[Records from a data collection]
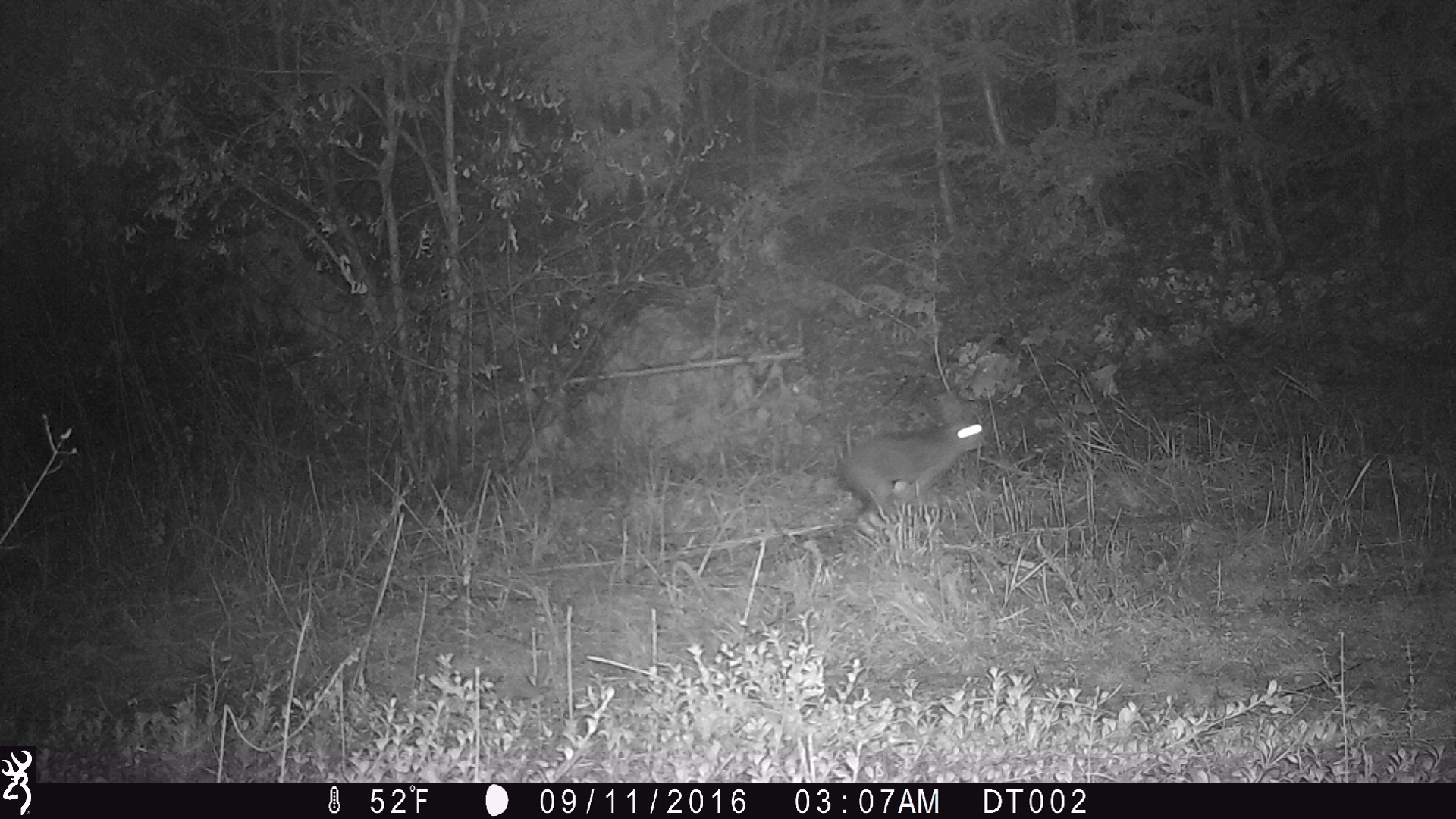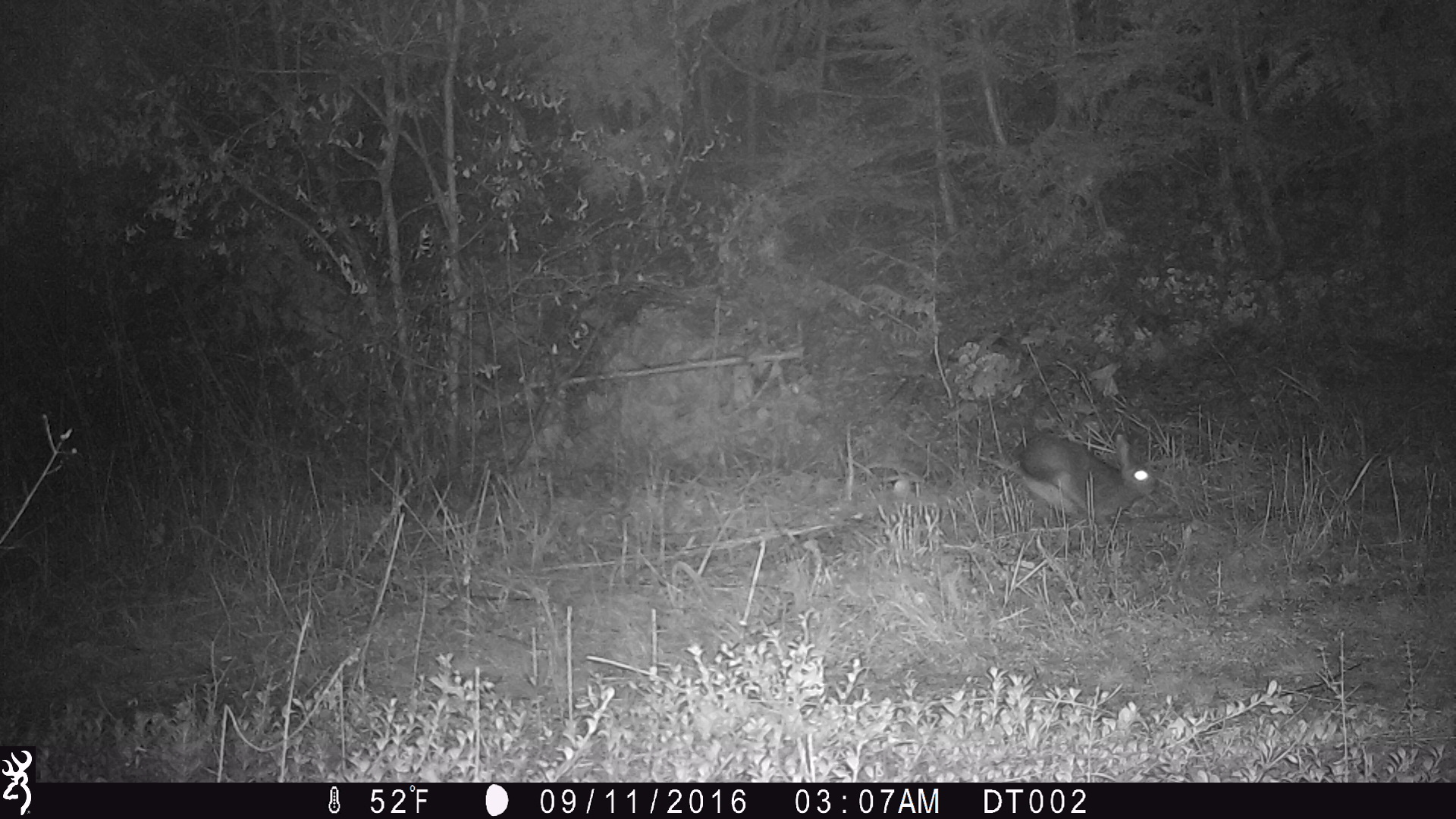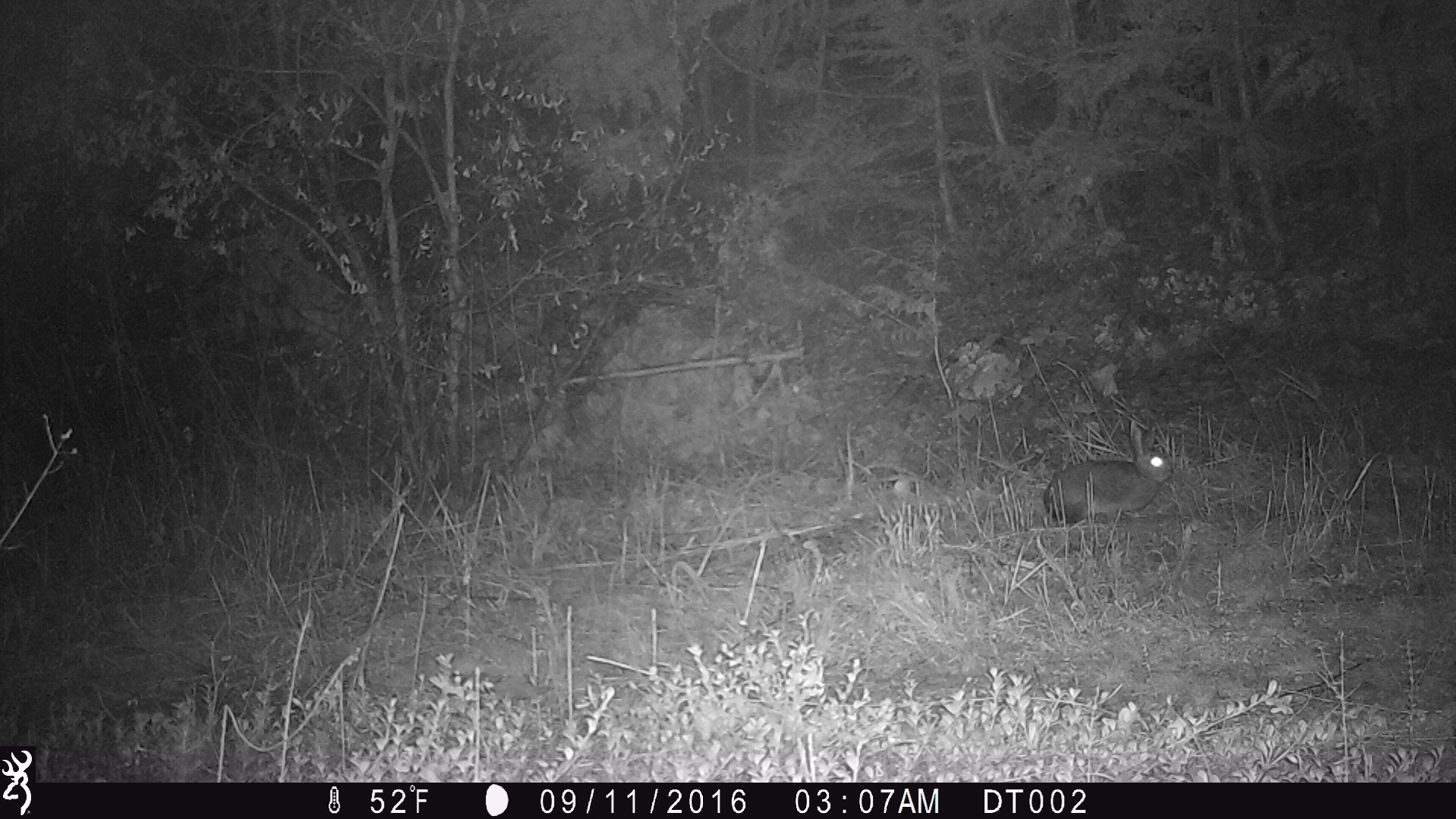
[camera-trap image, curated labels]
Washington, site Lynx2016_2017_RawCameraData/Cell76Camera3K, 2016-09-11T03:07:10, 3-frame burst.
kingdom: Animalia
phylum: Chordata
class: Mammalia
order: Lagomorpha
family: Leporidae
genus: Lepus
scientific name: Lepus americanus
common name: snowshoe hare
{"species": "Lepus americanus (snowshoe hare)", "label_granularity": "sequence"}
---
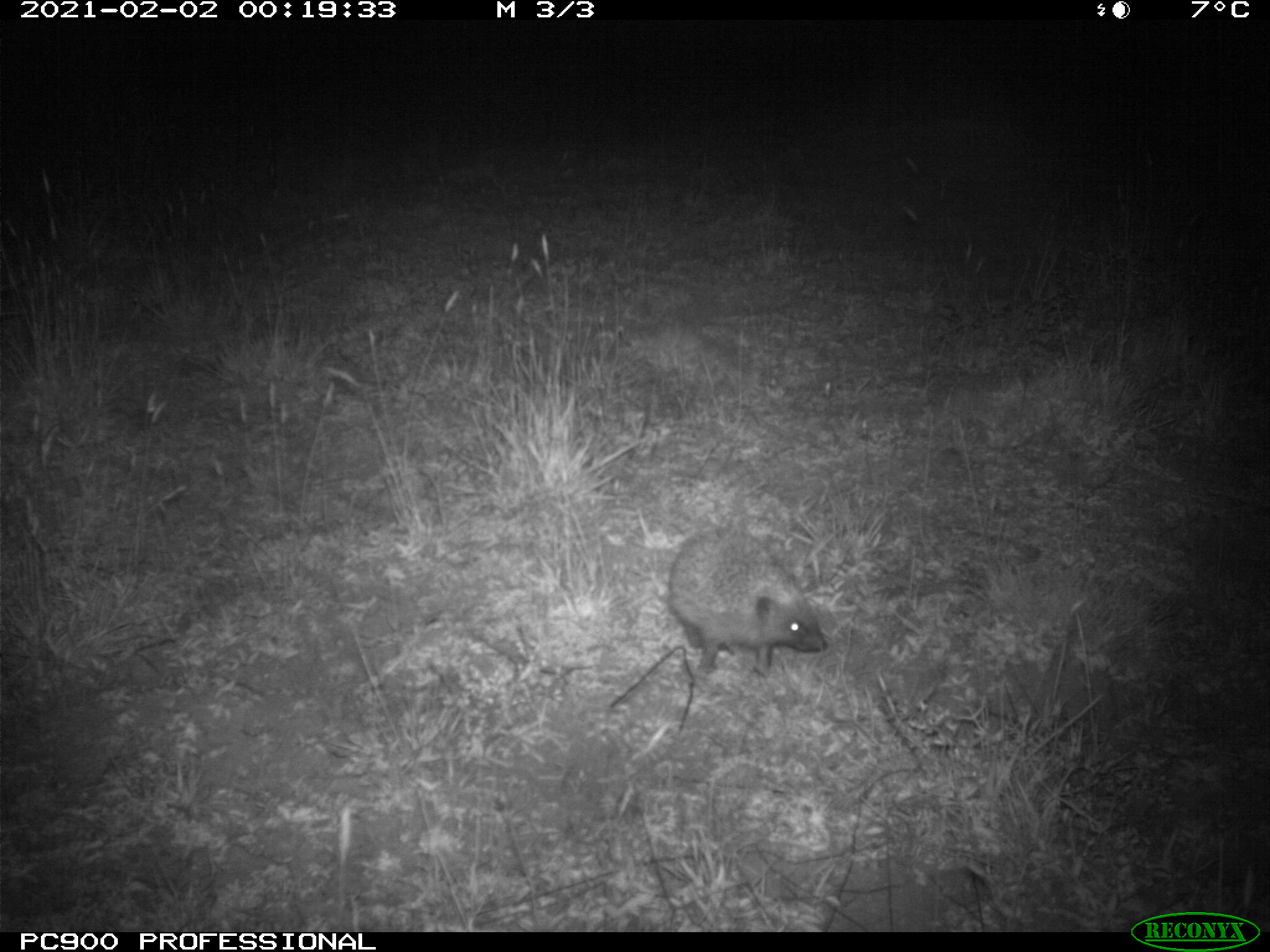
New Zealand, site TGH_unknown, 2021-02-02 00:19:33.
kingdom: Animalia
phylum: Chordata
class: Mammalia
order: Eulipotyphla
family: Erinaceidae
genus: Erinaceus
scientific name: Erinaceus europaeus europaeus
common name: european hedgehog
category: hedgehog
---
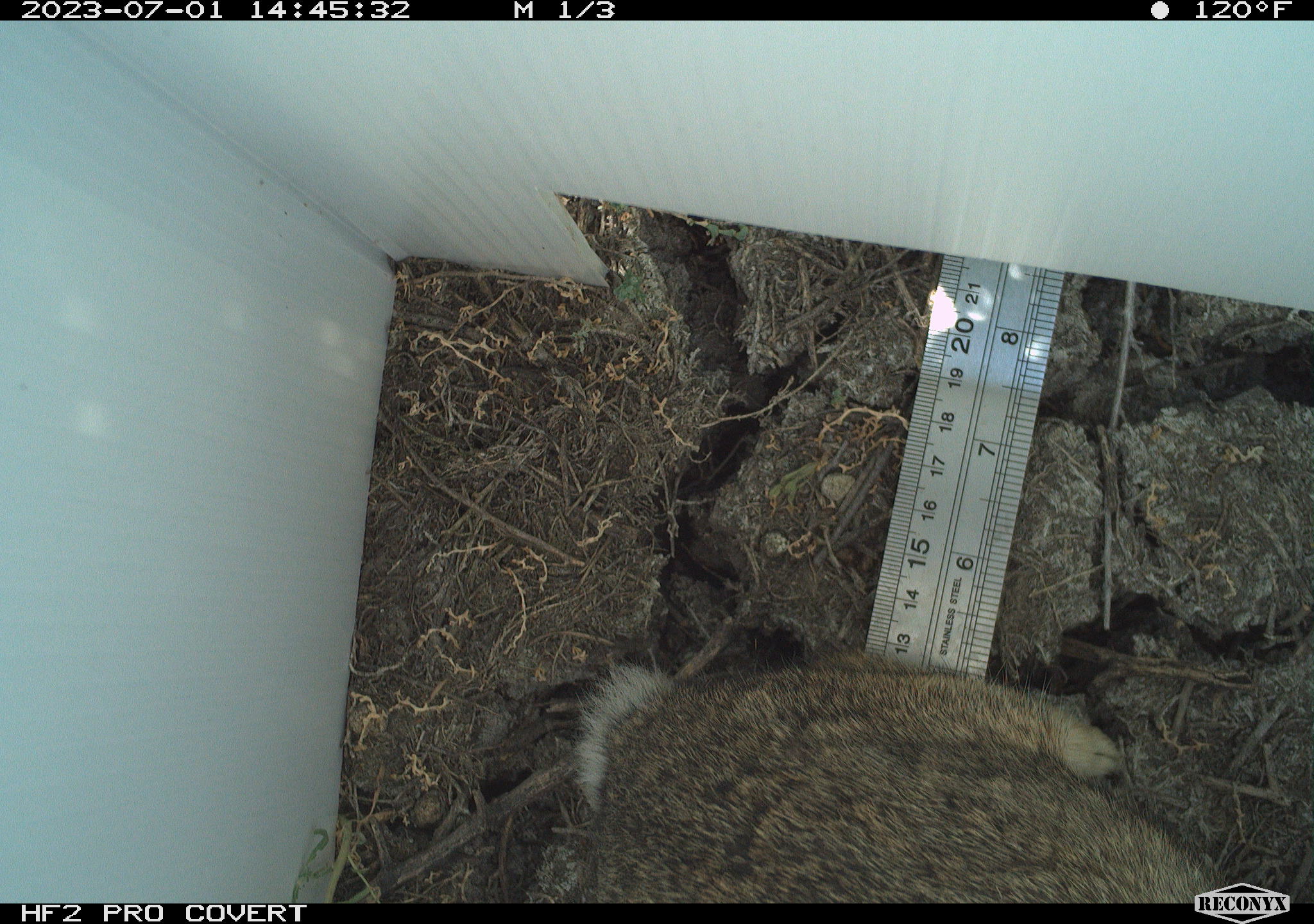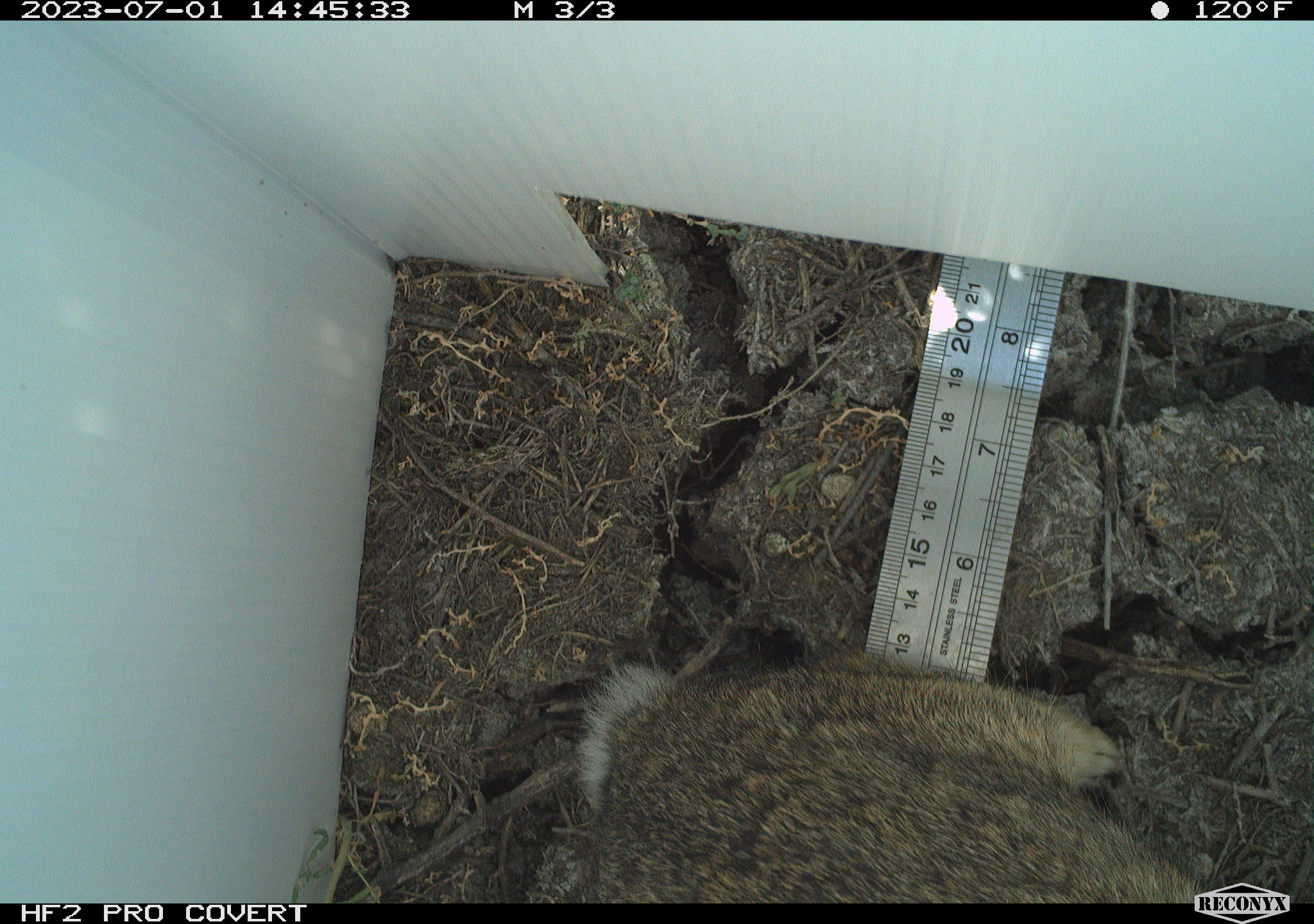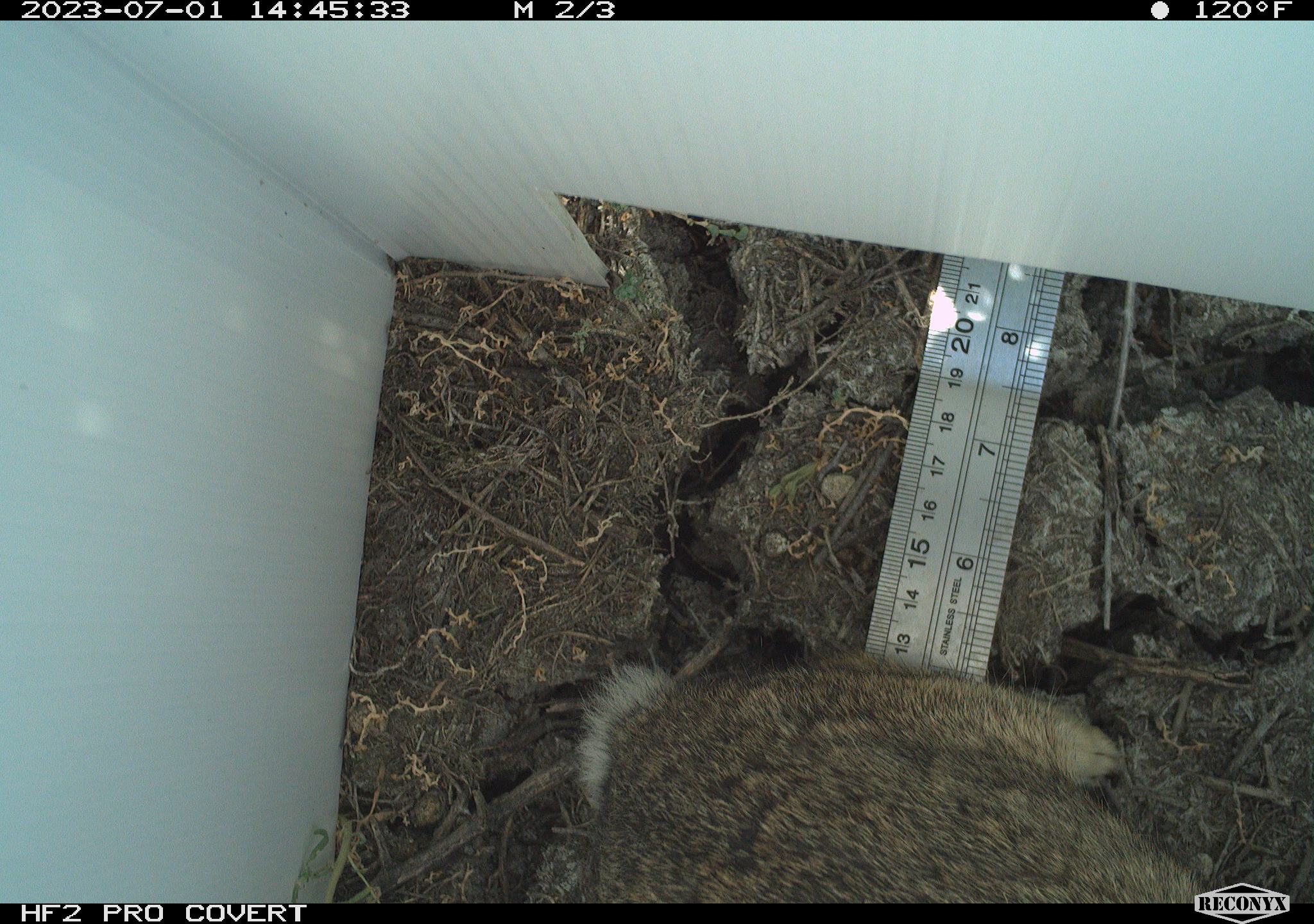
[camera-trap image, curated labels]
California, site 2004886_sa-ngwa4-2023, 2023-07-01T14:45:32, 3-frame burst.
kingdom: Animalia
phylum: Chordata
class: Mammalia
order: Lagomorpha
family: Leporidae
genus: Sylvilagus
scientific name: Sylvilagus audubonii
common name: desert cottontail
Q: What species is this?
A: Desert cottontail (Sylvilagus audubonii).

[INSTRUCTIONS TO FOLLOW] Answer with a single number: how many lines above hold the word "snowshoe"?

[EXERCISE OUTPUT] 2